Description of the task — Transcribe only the lines of the listing below from the one holding "Lalitha Sahasranamam - Lakshmi" through the one holding "Evolution of Tony", inclusive, without any change.

Available data —
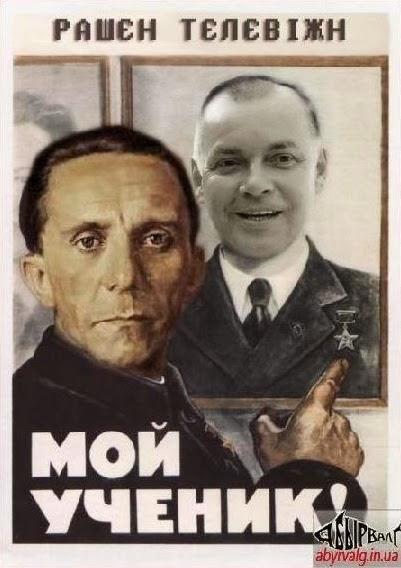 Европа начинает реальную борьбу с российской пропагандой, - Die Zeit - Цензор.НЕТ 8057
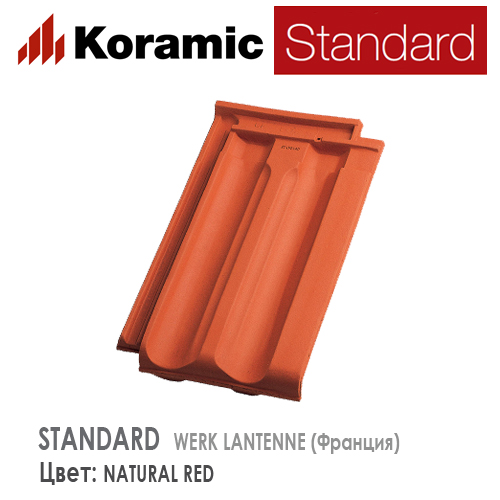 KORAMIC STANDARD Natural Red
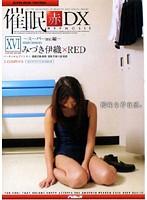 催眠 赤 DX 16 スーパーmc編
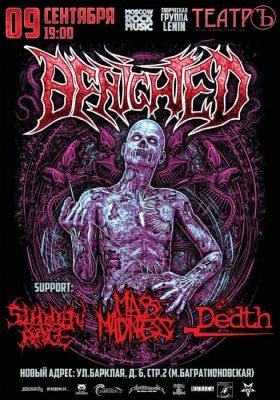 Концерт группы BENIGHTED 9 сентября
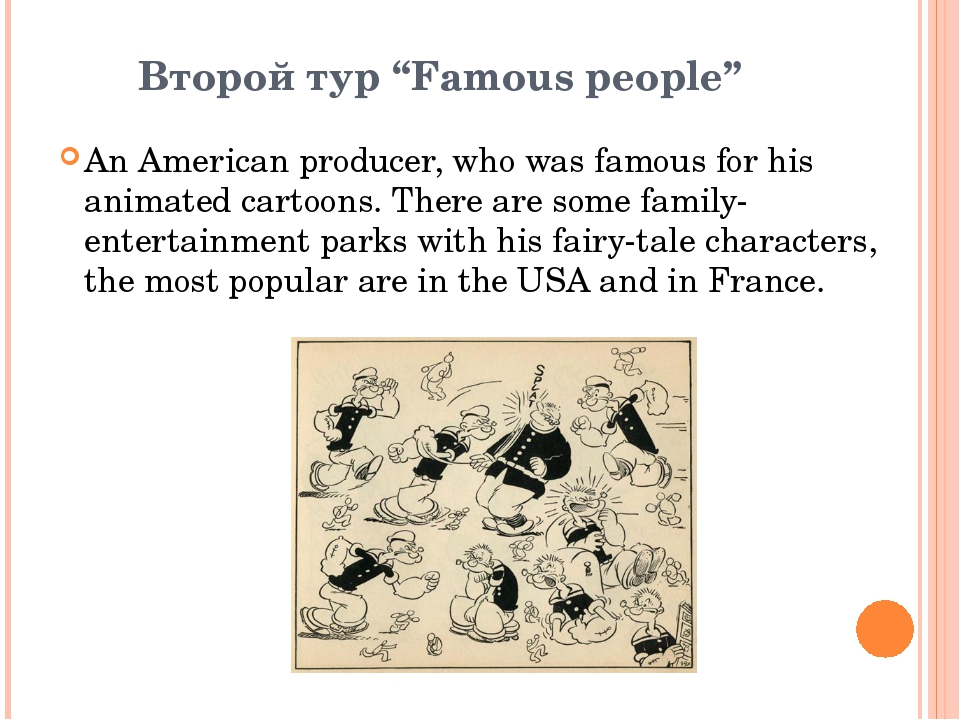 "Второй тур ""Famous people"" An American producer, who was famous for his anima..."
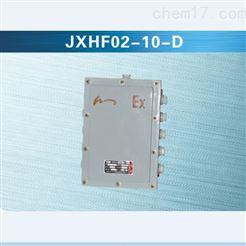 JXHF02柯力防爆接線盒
==
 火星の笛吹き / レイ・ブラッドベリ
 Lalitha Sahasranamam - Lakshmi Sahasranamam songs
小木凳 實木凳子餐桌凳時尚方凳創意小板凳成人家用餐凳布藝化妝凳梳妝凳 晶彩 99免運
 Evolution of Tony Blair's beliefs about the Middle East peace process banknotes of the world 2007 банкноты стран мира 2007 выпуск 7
---
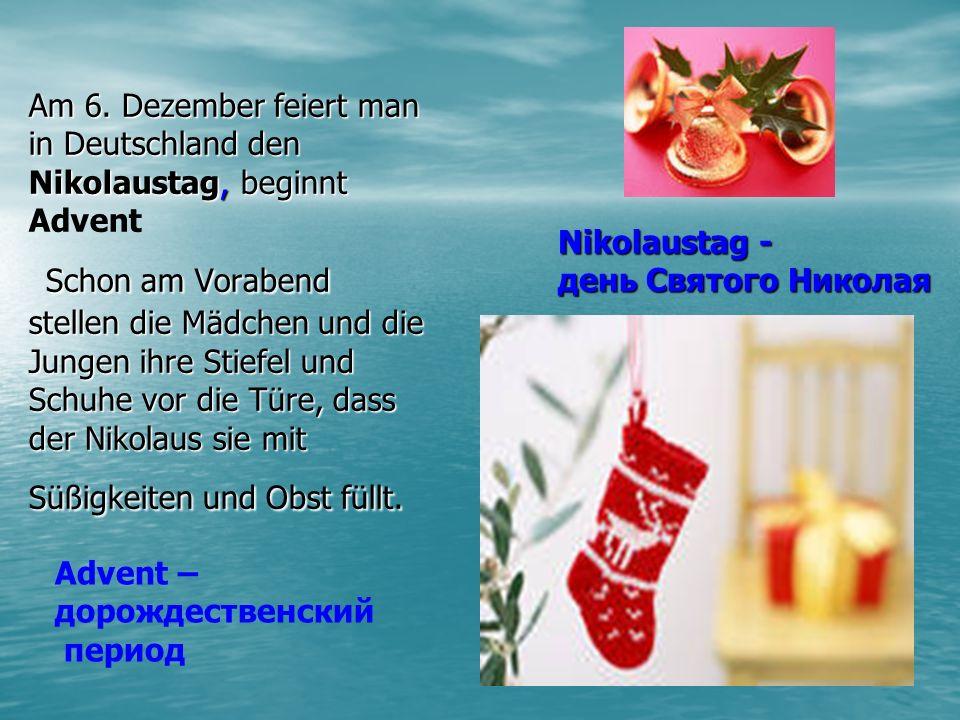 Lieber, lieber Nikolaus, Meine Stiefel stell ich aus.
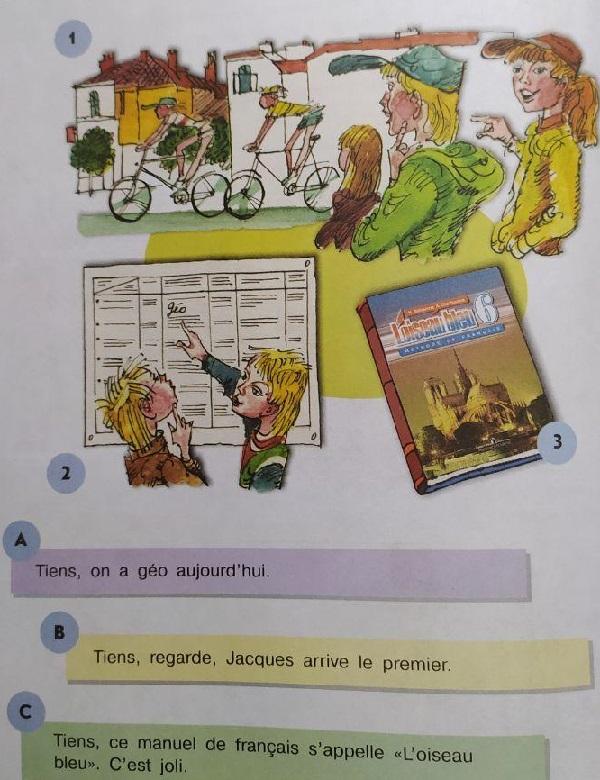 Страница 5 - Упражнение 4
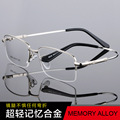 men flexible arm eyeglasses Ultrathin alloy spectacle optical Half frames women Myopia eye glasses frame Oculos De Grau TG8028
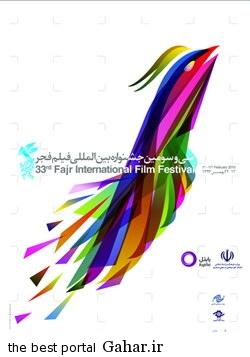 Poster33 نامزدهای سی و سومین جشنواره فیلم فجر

Task result —
 Lalitha Sahasranamam - Lakshmi Sahasranamam songs
小木凳 實木凳子餐桌凳時尚方凳創意小板凳成人家用餐凳布藝化妝凳梳妝凳 晶彩 99免運
 Evolution of Tony Blair's beliefs about the Middle East peace process banknotes of the world 2007 банкноты стран мира 2007 выпуск 7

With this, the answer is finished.